Conference to focus on Jews in Nazi Berlin

A two-day conference focusing on Berlin's unique cultural identity in Weimer Germany and sponsored by the Jewish Studies program will begin this afternoon.

The conference -- titled "Nazi Berlin, Jewish Urbanity: Culture, Religion, Architecure and Politics" -- will feature 11 lectures, mostly related to the "Natzification" of the city after World War I.

"Berlin had a big Jewish population and was a very special city in Jewish history," conference organizer and Jewish studies chair Susannah Heschel said. "We'll look at what happened to the Jewishness of the city and the image of the Jew."

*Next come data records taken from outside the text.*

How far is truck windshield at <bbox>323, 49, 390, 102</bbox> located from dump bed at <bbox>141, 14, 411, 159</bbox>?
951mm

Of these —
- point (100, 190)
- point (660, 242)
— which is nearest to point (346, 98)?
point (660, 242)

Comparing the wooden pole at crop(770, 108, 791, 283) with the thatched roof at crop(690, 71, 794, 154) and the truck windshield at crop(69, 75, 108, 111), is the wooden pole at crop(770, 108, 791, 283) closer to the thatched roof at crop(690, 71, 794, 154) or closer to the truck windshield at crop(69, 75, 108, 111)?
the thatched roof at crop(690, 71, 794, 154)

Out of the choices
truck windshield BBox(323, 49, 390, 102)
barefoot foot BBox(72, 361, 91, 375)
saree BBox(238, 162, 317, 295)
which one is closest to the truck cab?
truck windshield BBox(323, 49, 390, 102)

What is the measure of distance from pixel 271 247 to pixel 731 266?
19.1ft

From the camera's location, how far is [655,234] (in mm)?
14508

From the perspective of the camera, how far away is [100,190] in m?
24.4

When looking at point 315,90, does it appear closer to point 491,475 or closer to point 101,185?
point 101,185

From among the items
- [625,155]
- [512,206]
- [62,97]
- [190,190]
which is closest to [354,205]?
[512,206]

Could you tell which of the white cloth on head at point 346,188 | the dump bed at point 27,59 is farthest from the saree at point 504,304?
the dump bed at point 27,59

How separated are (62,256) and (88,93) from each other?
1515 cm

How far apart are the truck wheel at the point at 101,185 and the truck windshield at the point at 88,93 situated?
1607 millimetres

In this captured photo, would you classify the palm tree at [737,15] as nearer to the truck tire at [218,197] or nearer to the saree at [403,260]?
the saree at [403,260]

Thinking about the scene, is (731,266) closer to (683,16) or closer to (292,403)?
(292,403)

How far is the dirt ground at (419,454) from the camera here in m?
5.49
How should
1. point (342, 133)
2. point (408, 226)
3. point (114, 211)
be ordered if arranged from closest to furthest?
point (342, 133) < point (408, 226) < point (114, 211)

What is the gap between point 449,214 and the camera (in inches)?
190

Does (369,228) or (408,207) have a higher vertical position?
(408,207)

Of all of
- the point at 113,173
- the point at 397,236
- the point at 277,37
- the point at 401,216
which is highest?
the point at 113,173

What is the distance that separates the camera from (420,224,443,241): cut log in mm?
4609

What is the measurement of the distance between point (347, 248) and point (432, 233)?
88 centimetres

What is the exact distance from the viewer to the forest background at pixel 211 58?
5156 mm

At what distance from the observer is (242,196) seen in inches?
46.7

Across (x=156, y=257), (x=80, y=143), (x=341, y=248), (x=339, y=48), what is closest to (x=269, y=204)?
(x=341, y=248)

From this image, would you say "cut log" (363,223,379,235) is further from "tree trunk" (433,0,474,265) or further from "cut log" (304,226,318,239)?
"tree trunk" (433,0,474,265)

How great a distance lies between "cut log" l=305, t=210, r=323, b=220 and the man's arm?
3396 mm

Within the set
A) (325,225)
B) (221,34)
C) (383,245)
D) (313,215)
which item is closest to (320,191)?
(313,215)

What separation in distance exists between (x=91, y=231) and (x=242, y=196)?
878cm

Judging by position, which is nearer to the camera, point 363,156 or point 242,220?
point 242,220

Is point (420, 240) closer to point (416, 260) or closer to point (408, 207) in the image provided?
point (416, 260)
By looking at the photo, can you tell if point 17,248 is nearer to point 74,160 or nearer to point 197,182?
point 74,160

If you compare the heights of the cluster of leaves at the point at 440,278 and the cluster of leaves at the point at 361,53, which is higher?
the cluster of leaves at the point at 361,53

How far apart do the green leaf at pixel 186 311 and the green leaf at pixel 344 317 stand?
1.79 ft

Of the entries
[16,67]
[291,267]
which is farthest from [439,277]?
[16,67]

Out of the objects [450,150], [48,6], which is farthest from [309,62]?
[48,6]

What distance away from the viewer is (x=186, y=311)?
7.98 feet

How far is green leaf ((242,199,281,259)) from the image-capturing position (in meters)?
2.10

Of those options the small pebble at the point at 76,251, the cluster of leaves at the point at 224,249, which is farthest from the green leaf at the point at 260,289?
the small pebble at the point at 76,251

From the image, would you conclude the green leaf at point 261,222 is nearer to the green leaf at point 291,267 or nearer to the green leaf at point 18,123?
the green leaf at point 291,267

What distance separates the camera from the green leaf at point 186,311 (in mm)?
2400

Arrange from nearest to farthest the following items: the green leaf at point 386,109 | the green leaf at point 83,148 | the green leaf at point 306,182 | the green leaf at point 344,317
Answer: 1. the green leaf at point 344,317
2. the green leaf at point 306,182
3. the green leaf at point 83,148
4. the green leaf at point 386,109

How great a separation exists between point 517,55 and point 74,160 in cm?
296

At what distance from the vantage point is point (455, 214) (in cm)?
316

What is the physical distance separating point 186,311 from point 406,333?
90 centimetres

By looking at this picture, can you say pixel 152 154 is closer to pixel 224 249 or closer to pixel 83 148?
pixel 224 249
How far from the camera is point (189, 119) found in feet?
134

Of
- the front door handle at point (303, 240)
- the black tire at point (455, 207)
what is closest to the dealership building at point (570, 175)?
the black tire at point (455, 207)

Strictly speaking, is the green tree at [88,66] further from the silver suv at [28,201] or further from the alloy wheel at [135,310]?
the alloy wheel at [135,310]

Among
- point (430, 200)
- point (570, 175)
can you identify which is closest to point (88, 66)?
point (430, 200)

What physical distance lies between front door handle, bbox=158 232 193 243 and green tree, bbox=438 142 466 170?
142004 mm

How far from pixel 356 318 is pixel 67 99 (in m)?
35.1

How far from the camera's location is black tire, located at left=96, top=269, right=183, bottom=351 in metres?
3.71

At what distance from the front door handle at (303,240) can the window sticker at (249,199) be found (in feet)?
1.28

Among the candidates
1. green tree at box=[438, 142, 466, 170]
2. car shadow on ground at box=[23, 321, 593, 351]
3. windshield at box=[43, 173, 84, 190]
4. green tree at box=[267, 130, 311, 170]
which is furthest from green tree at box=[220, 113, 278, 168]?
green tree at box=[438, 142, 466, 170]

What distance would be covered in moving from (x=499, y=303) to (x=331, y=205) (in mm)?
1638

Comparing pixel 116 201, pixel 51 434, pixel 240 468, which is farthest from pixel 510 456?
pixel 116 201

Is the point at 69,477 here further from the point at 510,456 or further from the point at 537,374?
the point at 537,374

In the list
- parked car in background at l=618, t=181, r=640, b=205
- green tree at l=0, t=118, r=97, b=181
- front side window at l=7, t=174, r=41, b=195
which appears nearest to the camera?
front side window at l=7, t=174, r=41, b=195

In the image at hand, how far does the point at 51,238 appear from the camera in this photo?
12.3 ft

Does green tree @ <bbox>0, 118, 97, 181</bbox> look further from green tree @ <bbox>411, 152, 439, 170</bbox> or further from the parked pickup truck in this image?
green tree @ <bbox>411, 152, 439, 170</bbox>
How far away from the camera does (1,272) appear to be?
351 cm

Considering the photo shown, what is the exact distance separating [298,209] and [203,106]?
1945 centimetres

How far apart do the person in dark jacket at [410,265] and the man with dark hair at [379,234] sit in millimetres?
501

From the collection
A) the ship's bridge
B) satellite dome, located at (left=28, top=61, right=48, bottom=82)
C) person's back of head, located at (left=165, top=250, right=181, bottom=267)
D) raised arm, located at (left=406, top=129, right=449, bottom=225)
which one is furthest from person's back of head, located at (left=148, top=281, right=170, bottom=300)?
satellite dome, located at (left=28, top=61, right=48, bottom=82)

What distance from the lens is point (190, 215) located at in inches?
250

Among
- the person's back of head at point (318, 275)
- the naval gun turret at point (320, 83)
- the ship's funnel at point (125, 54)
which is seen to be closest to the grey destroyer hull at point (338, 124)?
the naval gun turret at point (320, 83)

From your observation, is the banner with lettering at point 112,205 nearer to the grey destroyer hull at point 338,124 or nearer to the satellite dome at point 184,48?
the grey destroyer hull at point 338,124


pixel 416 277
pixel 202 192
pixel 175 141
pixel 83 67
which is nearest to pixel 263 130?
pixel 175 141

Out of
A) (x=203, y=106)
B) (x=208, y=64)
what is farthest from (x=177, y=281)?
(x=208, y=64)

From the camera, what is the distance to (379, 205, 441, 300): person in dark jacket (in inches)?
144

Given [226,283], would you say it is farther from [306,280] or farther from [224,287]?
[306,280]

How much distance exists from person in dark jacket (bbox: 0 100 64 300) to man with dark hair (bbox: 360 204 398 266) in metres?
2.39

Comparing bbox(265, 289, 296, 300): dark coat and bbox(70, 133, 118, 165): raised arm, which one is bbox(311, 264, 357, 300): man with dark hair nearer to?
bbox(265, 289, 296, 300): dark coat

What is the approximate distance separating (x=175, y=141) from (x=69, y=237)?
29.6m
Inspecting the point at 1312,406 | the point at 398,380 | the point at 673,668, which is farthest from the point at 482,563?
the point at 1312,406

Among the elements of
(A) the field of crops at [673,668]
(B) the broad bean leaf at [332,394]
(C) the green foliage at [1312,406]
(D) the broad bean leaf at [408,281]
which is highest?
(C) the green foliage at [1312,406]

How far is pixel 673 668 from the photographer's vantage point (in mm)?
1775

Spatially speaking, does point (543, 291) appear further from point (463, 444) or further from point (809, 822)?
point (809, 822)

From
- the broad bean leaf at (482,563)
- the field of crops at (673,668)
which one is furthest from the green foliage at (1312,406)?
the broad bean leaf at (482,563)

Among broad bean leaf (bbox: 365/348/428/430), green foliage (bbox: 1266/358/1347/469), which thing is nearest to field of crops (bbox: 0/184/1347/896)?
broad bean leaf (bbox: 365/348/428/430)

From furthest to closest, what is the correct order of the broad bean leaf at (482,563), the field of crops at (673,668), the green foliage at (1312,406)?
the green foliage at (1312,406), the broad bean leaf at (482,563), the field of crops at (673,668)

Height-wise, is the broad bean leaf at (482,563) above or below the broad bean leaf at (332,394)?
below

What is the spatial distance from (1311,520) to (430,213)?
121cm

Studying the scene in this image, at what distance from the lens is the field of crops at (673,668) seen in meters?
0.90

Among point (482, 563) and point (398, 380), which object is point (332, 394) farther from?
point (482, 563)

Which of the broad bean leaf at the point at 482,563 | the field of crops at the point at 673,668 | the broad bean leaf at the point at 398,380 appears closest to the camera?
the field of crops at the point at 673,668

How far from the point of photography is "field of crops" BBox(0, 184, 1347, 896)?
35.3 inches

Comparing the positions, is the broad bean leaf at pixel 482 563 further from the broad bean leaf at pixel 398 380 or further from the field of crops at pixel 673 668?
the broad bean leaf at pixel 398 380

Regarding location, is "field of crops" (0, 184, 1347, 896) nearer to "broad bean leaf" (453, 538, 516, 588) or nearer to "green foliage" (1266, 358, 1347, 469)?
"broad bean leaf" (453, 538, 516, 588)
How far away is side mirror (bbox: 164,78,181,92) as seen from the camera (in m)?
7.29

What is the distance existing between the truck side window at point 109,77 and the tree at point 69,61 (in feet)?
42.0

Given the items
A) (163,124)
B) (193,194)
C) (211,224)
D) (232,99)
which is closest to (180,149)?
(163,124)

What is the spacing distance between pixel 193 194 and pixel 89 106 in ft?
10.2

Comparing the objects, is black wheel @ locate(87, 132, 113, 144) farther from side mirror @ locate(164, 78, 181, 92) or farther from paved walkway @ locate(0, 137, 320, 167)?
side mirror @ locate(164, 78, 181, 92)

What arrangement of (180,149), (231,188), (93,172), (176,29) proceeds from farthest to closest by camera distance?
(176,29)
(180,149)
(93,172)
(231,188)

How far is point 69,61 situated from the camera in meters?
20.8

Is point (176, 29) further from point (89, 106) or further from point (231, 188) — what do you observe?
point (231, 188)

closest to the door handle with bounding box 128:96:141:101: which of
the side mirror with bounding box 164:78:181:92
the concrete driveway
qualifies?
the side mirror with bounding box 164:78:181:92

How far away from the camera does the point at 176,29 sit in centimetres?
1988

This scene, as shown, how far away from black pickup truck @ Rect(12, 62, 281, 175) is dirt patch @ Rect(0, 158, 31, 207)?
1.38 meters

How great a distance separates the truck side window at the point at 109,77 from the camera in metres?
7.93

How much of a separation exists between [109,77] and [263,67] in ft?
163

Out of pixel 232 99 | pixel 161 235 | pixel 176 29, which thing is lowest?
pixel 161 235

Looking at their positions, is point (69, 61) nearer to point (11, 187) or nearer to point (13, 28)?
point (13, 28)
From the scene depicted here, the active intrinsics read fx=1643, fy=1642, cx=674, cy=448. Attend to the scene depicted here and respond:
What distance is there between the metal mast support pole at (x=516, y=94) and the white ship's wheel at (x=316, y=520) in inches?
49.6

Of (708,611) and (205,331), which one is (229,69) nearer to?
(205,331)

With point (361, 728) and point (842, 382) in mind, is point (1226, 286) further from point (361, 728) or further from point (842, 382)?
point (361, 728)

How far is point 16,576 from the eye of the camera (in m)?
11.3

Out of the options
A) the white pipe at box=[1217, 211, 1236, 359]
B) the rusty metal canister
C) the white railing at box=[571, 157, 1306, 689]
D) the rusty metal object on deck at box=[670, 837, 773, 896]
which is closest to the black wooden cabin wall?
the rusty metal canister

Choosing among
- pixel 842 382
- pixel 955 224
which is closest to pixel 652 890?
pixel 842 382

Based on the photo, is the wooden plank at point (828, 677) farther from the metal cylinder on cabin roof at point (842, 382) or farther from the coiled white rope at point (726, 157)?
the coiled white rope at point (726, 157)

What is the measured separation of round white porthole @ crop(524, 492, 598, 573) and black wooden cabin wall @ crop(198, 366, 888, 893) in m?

Presenters will include faculty from a variety of universities in multiple departments, including geography, history, German studies and art history, Heschel said.

She highlighted one lecture on anti-Jewish laws by Wolf Gruner as particularly important from a historical standpoint.

"Everyone has always assumed that Hitler gave certain orders about excluding Jews from the public sphere," Heschel said. "Gruner discovered that it was the municipalities that actually came up with those regulations first before they became national."

Such a finding calls into question the notion that Hitler aggressively forced anti-Jewish legislation on many German towns, according to Heschel.

Not all lectures will deal with primarily Jewish issues. Manfred Gailus, a professor at the Technical University of Berlin, will discuss the reaction of Protestant churches to Nazism.

Gailus will focus on "how the Protestant churches responded to the Nazis and how they changed in support or lack of support of the Nazis," Heschel said.

David Bathrick, a German studies professor at Cornell University, will give a presentation on renowned German boxer Max Schmeling and his complicated relationship with Nazism. Schmeling, heavyweight champion of the world in the early '30s, fought Joe Louis twice in the course of his career.

The presentation will investigate Schmeling's status in Berlin and examine how the growth of Nazism "gets expressed through the athletic realm," Heschel said.

Dartmouth undergraduates have demonstrated great interest in the history of Nazi Germany the past, according to Heschel, and conference planners expect strong student attendance.

"There has been a lot of interest among students in the Holocaust and the ways Nazi Germany expressed itself in architecture, religion and politics," Heschel said.

Other featured speakers include Jeffrey Herf of the University of Maryland, Francis Nicosia of St. Michael's College, and Leslie Morris of the University of Minnesota.